처리할 자료 —

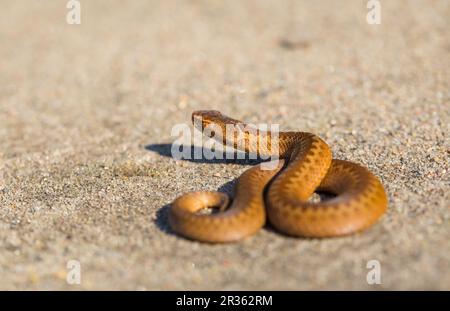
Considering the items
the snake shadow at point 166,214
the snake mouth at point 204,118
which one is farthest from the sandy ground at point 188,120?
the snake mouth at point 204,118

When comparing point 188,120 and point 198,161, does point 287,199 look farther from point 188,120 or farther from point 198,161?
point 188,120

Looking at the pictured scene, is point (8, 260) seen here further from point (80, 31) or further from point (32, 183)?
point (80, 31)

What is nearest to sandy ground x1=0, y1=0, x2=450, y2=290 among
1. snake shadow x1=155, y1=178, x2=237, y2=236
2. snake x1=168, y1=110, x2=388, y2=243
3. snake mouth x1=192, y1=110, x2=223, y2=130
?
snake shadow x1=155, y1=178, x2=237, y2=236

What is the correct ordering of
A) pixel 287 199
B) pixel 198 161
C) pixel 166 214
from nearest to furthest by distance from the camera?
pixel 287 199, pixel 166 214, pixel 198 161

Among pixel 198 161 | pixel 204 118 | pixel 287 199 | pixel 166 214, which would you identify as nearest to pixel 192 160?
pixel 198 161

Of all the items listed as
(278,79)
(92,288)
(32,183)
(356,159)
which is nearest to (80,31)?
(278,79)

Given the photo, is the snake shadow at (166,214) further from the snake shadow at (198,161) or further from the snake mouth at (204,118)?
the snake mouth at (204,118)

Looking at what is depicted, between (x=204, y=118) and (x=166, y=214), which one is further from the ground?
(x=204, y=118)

==

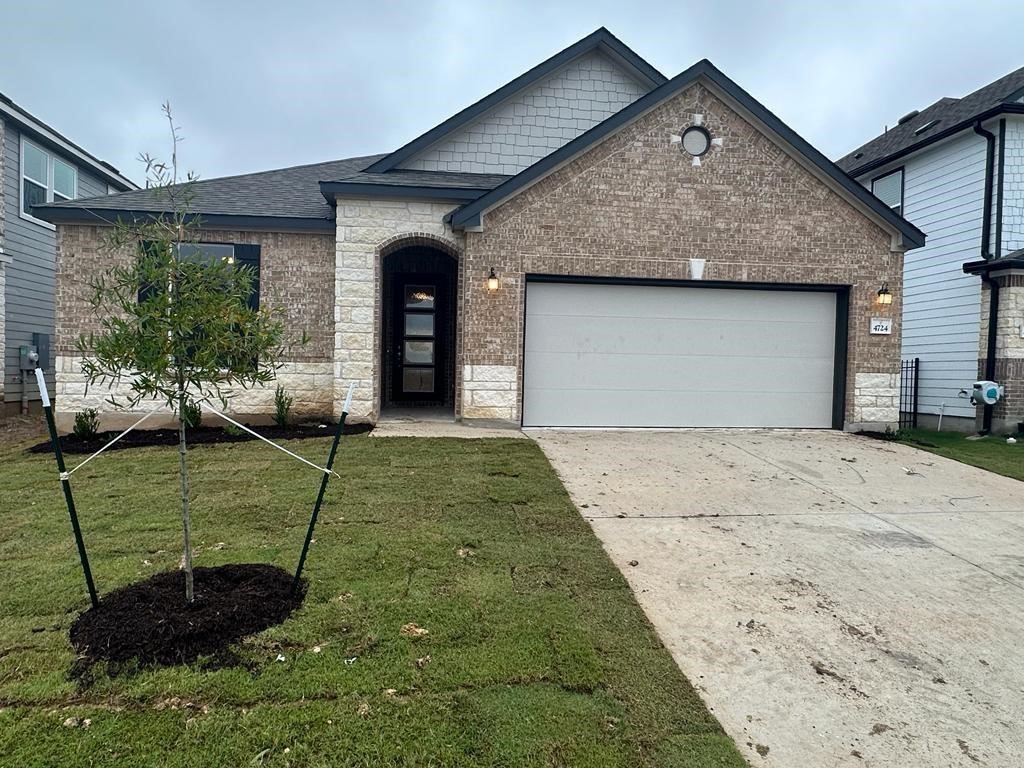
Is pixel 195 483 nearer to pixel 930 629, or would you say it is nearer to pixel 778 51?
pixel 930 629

작업 지시 — "When comparing point"이 들어 있는 줄부터 "pixel 287 199, pixel 166 214, pixel 198 161"가 들어 있는 줄까지를 JSON 문자열 목록으로 나타내세요. 처음과 끝 줄도 넣고, 한 줄을 문자열 하나로 하되 빈 줄은 빼세요.

최종 답 —
[
  "When comparing point 188,120 and point 198,161, does point 287,199 look farther from point 188,120 or farther from point 198,161?",
  "point 188,120",
  "Looking at the pictured scene, is point (8, 260) seen here further from point (80, 31) or further from point (32, 183)?",
  "point (80, 31)",
  "What is nearest to sandy ground x1=0, y1=0, x2=450, y2=290 among",
  "1. snake shadow x1=155, y1=178, x2=237, y2=236",
  "2. snake x1=168, y1=110, x2=388, y2=243",
  "3. snake mouth x1=192, y1=110, x2=223, y2=130",
  "?",
  "snake shadow x1=155, y1=178, x2=237, y2=236",
  "What is the correct ordering of",
  "A) pixel 287 199",
  "B) pixel 198 161",
  "C) pixel 166 214",
  "from nearest to furthest by distance from the camera?",
  "pixel 287 199, pixel 166 214, pixel 198 161"
]